Personal information
- Full name: Tamás Szűcs
- National team: Hungary
- Born: 18 February 1981 (age 45) Budapest, Hungary
- Height: 1.92 m (6 ft 4 in)
- Weight: 87 kg (192 lb)

Sport
- Sport: Swimming
- Strokes: Freestyle
- Club: Ferencvárosi TC
- College team: University of South Carolina (U.S.)
- Coach: Don Gibb (U.S.)

= Tamás Szűcs =

Hungarian swimmer

Tamás Szűcs (born February 18, 1981) is a Hungarian former swimmer, who specialized in freestyle events. He is a two-time SEC titleholder in the 50 and 200 m freestyle, and a former member of the swimming team for the South Carolina Gamecocks at the University of South Carolina in Columbia, South Carolina.

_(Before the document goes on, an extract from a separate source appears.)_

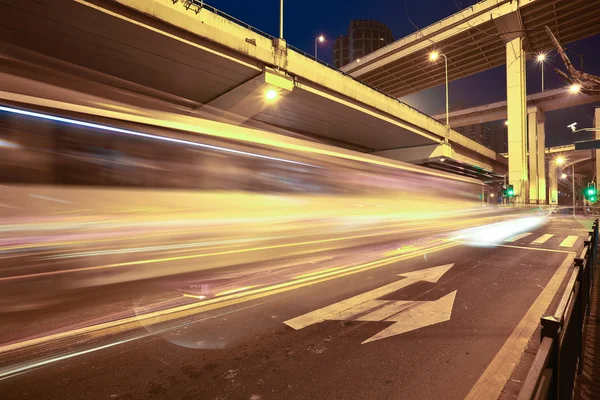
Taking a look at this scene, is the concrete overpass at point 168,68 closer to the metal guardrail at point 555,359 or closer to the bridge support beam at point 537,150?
the metal guardrail at point 555,359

Szucs qualified for two swimming events at the 2004 Summer Olympics in Athens, by clearing a FINA B-standard entry time of 1:50.79 (200 m freestyle) from the national championships in Budapest. In the 200 m freestyle, Szucs challenged seven other swimmers on the fifth heat, including three-time Olympian Jacob Carstensen of Denmark. He edged out South Korea's Han Kyu-Chul to take a seventh spot and thirty-second overall by two hundredths of a second (0.02) in 1:52.26. Szucs also teamed up with Balázs Gercsák, Balázs Makány, and Tamás Kerékjártó in the 4×200 m freestyle relay. Swimming the anchor leg, Szucs recorded a split of 1:52.35, and the Hungarian team finished the heats in sixteenth overall with a slowest final time of 7:31.78.